It can be useful to test such INSERT statements in the DB2 Command Line Processor (CLP). For this purpose you can replace the parameter marker with a literal XML document as shown in Figure 11.5. The literal document is a string that must be enclosed in single quotes and converted to the data type XML with the XMLPARSE function. Alternatively, you can read the input document from the file system with one of the UDFs that were introduced in Chapter 4, Inserting and Retrieving XML Data. The use of a UDF is demonstrated in Figure 11.6.

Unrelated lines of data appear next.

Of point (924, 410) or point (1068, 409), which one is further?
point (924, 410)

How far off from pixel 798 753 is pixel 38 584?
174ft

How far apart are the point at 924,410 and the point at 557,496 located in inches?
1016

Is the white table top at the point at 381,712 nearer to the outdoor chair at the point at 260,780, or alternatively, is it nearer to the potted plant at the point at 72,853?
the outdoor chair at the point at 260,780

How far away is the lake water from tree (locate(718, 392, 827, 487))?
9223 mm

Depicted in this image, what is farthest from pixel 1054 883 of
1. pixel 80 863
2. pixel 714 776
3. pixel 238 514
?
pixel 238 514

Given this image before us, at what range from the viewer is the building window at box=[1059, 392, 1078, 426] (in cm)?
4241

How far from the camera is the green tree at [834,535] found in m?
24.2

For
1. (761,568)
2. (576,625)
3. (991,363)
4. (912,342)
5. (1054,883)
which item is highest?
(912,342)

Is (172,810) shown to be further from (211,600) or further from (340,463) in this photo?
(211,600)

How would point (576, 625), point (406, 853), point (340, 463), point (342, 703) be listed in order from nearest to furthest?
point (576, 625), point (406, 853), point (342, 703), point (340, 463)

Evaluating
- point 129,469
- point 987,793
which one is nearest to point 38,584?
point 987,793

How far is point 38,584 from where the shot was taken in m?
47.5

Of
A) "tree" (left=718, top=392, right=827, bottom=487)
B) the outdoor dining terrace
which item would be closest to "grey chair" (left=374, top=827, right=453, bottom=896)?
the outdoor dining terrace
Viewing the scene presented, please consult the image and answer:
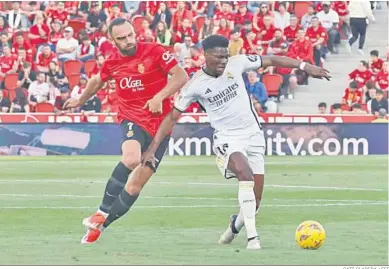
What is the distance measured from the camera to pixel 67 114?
1110 inches

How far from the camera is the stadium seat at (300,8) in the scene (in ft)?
107

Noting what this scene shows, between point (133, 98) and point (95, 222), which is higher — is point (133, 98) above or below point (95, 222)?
above

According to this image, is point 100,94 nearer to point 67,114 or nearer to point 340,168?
point 67,114

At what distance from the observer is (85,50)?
1232 inches

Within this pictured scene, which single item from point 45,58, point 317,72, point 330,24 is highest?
point 317,72

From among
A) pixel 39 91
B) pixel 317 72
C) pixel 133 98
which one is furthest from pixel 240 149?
pixel 39 91

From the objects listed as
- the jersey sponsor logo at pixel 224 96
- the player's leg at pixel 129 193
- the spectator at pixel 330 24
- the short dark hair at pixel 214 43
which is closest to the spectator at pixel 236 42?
the spectator at pixel 330 24

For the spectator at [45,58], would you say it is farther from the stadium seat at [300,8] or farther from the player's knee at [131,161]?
the player's knee at [131,161]

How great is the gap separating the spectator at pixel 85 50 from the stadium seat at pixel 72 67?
0.43 m

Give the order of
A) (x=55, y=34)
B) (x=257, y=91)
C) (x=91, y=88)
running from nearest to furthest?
1. (x=91, y=88)
2. (x=257, y=91)
3. (x=55, y=34)

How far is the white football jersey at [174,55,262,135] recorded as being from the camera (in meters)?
11.5

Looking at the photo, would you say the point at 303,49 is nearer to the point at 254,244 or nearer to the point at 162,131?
the point at 162,131

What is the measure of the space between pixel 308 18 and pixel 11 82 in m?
8.26

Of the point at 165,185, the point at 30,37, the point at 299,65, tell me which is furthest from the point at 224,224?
the point at 30,37
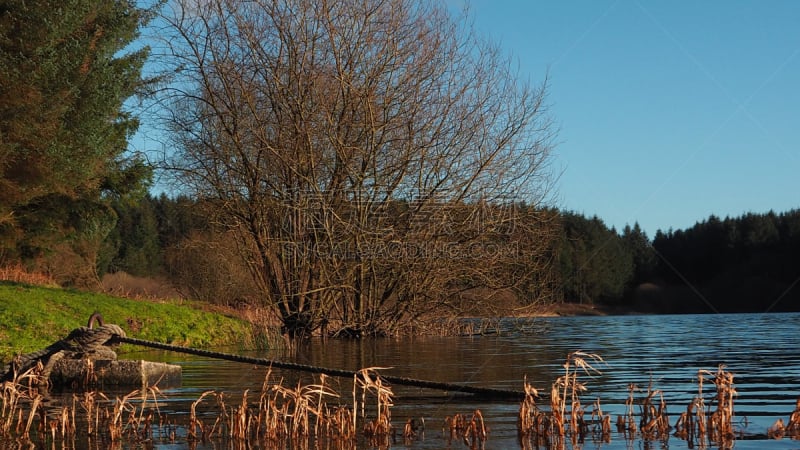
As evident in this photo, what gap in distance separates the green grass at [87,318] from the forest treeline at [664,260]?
1517 inches

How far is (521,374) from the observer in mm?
12273

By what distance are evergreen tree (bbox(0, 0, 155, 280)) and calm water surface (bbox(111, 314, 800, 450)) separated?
19.9 feet

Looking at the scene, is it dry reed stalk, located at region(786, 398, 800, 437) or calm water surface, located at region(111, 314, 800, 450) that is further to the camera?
calm water surface, located at region(111, 314, 800, 450)

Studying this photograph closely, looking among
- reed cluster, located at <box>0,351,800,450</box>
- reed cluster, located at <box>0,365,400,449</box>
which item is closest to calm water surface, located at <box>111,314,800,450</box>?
reed cluster, located at <box>0,351,800,450</box>

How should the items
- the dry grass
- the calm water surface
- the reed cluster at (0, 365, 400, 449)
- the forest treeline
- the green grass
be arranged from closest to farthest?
the reed cluster at (0, 365, 400, 449) → the calm water surface → the green grass → the dry grass → the forest treeline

Figure 11.5. Hybrid insert statement with a literal XML document
INSERT INTO hybrid(cid, name, city, info) SELECT x.custid, x.custname, x.city, x.doc FROM XMLTABLE('$i' PASSING XMLPARSE(document '<customerinfo Cid="1001"> <name>Kathy Smith</name> <addr country="Canada"> <street>25 EastCreek</street> <city>Markham</city> <prov-state>Ontario</prov-state> <pcode-zip>N9C 3T6</pcode-zip> </addr> <phone type="work">905-555-7258</phone> </customerinfo>') AS "i" COLUMNS custid INTEGER PATH 'customerinfo/@Cid', custname VARCHAR(30) PATH 'customerinfo/name', city VARCHAR(25) PATH 'customerinfo/addr/city', doc XML PATH '.' ) AS x; |
Figure 11.6. Hybrid insert statement with a "FromFile" UDF
INSERT INTO hybrid(cid, name, city, info) SELECT x.custid, x.custname, x.city, x.doc FROM XMLTABLE('$i' PASSING XMLPARSE(document blobFromFile('/xml/mydata/cust0037.xml')) AS "i" COLUMNS custid INTEGER PATH 'customerinfo/@Cid', custname VARCHAR(30) PATH 'customerinfo/name', city VARCHAR(25) PATH 'customerinfo/addr/city', doc XML PATH '.' ) AS x; |
The insert logic in Figure 11.4, Figure 11.5, and Figure 11.6 is identical. The only difference is how the input document is provided: via a parameter marker, as a literal string that is enclosed in single quotes, or via a UDF that reads a document from the file system.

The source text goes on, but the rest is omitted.